TEXT EXCERPT:
____________
WE ARE fixated with celebrities. Their performances, fashion, haircuts, even love life, choice of gadgets and food define us. But do they also define our politics? Maybe, but do they still have star power?

For instance, when action star "Bad Boy" Robin Padilla challenged government critics to shut up and join him to defend the West Philippine Sea, do we believe he is a real action star that can go gung-ho firing to fight the Chinese Navy? It took a call out from army colonel Mike Logico to deflate Padilla's braggadocio.

Padilla still continues to make blunders in the past week, defending a senator’s speech saying Lapu Lapu is a Tausug, and that De La Salle University was established by Spanish Friars. Cebuanos, Muslims, historians and the de La Salle community all want to hit his head with history books.

It seems the problem with celebrities like Padilla who show loyalty to the government, they stumble with facts and believe in their own words. It seems Robin can only influence that kind of flock.

Then there's Manny Pacquiao. We adore him as the pambansang kamao, but his transition from people’s champ into senator, and now presidential aspirant, doesn't draw that star power. His lackluster role as Senator, and his Bible-quotes to justify the death penalty and hate on gays, really turned off people.

There’s his latest statement that if he becomes president, the happy days of the kawatan sa gobyerno will be over. The masa, the kawatan and God are asking Pacquiao, aren’t you a senator for the past six years, what have you done to stop corruption? Philhealth scam, Bayanihan funds, where were you?

We have seen celebrities turn into politicians, and only a few make a mark in service and have that thing called patriotism. So we really have to take off our rose-tinted glasses to see the real from the reel.

But then there's Angel Locsin, who is a different kind of celebrity with an engagement. The way she figured in charity and volunteer work to help people displaced by floods, earthquakes, wars. She’s currently helping frontliners and the poor in the pandemic. She’s the most vocal defending ABS-CBN from its shutdown. Her latest act though, a community pantry staged on her birthday, got bashed.

But all the attention Angel gets shows her influence. She has 21 million Facebook followers, more than any other celebrity, or "social media influencers" have, or that 16 million votes in 2016.

But more than that, Angel proved that her celebrity status draws from action and hope, like the Darna character she played, rather than the braggadocio, patronage or divisiveness that other celebrities wield.
____________
QUESTIONS:
1. Repeat the celebrity column word for word, everything from "Padilla still continues" down to "turned off people.".
2. Render this sentence from the celebrity column in Spanish: "We have seen celebrities turn into politicians, and only a few make a mark in service and have that thing called patriotism."
3. How many Facebook followers does Angel Locsin have, according to the celebrity column?
The lines that come next are separate material with no connection to the celebrity column.

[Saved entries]
____________
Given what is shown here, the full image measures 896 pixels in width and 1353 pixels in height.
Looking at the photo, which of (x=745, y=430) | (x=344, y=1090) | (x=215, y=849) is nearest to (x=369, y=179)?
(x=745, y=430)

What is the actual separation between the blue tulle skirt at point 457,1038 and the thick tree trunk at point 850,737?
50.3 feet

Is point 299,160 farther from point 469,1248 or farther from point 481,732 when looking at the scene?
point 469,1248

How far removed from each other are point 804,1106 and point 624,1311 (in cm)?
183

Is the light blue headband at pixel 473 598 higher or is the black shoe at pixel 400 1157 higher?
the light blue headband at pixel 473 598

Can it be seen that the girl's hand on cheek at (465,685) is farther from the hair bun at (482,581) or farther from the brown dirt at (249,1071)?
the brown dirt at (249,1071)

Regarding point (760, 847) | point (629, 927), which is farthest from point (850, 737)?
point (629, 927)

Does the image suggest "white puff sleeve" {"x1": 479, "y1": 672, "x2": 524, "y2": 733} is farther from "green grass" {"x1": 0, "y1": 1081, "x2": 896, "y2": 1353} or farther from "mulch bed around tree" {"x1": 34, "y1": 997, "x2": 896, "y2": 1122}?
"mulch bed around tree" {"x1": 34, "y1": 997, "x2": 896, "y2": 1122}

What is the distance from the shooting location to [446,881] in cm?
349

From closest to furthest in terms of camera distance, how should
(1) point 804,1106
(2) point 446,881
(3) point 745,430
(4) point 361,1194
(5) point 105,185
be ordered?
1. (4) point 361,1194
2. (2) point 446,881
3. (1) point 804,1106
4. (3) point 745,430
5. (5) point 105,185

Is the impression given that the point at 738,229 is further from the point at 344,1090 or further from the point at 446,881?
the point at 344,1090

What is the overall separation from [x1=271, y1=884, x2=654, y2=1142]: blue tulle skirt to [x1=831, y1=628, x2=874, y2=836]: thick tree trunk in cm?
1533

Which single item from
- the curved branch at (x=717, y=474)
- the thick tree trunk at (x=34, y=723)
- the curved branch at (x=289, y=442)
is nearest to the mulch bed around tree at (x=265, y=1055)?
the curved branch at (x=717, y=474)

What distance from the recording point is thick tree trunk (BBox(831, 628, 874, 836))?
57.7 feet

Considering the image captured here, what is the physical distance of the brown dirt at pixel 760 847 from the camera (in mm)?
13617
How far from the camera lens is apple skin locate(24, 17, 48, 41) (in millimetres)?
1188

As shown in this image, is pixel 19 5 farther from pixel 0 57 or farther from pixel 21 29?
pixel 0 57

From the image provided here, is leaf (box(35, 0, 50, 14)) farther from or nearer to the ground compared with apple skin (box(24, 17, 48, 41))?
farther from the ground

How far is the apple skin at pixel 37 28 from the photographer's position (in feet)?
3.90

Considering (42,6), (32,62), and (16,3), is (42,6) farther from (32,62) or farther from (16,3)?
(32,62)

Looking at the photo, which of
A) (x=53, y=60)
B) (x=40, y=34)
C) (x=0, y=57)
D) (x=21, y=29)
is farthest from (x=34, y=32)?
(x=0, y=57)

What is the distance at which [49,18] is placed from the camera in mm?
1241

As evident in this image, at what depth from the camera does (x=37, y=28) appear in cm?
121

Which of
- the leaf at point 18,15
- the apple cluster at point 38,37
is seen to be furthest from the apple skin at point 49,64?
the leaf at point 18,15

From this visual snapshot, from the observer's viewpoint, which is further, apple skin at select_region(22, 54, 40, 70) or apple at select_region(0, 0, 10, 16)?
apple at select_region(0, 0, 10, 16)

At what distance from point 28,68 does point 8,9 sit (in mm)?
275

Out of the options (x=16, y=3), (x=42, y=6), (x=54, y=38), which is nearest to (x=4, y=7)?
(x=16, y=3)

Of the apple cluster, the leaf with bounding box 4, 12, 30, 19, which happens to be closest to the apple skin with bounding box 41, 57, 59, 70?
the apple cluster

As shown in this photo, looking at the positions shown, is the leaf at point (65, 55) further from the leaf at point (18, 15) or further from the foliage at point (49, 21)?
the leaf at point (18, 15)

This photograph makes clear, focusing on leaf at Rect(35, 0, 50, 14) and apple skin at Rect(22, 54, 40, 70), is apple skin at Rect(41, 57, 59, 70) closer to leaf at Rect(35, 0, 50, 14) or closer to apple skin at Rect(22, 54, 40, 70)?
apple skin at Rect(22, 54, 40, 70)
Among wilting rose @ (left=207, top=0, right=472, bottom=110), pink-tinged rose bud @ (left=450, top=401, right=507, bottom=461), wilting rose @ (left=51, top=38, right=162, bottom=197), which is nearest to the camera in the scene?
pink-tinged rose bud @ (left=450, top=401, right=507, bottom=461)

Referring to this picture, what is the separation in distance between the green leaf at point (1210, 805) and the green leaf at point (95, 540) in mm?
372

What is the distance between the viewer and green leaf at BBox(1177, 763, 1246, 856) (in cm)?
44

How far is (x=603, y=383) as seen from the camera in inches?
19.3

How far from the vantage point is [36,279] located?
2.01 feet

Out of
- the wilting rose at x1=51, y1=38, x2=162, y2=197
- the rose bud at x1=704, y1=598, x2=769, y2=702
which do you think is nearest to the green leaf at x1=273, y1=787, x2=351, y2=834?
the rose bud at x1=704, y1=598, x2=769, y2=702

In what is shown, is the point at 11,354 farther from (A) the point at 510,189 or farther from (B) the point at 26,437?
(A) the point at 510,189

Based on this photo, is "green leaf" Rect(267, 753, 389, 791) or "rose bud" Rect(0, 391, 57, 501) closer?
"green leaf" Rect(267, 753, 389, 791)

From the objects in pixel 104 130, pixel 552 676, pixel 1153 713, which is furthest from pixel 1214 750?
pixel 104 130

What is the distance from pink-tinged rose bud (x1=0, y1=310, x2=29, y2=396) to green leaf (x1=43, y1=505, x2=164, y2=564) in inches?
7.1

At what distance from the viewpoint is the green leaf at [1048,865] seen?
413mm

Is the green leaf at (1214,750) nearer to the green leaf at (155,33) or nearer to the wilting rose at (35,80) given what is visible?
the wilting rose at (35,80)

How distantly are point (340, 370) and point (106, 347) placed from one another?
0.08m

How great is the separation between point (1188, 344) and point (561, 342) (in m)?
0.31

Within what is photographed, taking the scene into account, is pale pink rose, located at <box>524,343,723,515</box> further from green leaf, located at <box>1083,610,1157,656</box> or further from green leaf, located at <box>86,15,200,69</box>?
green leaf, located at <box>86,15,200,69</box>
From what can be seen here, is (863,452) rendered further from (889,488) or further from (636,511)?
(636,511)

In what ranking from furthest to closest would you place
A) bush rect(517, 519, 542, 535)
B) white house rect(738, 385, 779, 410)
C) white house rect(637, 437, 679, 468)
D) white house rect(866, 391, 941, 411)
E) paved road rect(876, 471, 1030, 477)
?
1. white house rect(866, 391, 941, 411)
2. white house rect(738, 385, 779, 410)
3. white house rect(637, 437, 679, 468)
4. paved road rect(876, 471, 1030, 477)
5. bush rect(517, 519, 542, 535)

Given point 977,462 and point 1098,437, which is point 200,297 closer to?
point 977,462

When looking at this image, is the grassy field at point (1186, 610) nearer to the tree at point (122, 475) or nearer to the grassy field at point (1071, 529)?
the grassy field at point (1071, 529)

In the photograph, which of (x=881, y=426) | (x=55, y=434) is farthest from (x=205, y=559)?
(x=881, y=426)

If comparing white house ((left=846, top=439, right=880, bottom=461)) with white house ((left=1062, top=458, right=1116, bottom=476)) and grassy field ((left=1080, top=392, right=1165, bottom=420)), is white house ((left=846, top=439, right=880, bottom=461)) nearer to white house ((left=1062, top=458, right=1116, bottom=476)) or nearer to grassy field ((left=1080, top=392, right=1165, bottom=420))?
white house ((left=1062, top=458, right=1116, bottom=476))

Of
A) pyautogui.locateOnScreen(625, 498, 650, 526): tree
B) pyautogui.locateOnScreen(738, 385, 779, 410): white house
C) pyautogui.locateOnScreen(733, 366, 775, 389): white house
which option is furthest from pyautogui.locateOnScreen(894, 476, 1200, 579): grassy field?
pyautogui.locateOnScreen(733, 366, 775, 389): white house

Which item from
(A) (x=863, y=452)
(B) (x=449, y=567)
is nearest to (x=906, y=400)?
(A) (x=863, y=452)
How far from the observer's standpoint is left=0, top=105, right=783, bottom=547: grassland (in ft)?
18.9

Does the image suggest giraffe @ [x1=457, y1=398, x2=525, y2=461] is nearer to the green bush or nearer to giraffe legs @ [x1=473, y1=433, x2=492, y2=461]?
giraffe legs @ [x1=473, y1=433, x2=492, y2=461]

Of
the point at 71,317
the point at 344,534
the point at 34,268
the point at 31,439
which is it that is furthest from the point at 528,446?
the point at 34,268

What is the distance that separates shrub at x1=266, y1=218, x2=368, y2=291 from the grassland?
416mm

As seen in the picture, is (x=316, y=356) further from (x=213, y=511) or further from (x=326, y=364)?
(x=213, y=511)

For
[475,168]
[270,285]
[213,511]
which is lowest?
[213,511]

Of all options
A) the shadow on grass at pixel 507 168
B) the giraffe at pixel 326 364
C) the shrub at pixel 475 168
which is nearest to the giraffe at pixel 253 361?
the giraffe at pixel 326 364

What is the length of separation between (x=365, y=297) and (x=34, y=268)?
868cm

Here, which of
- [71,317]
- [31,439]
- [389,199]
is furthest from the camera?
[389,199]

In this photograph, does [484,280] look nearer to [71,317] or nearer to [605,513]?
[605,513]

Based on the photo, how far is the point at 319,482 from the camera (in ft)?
____________
ANSWERS TO THE EXERCISES:
1.
Padilla still continues to make blunders in the past week, defending a senator’s speech saying Lapu Lapu is a Tausug, and that De La Salle University was established by Spanish Friars. Cebuanos, Muslims, historians and the de La Salle community all want to hit his head with history books.

It seems the problem with celebrities like Padilla who show loyalty to the government, they stumble with facts and believe in their own words. It seems Robin can only influence that kind of flock.

Then there's Manny Pacquiao. We adore him as the pambansang kamao, but his transition from people’s champ into senator, and now presidential aspirant, doesn't draw that star power. His lackluster role as Senator, and his Bible-quotes to justify the death penalty and hate on gays, really turned off people.

2. Hemos visto a celebridades convertirse en políticos, y solo unos pocos dejan huella en el servicio y tienen eso que llaman patriotismo.

3. 21 million.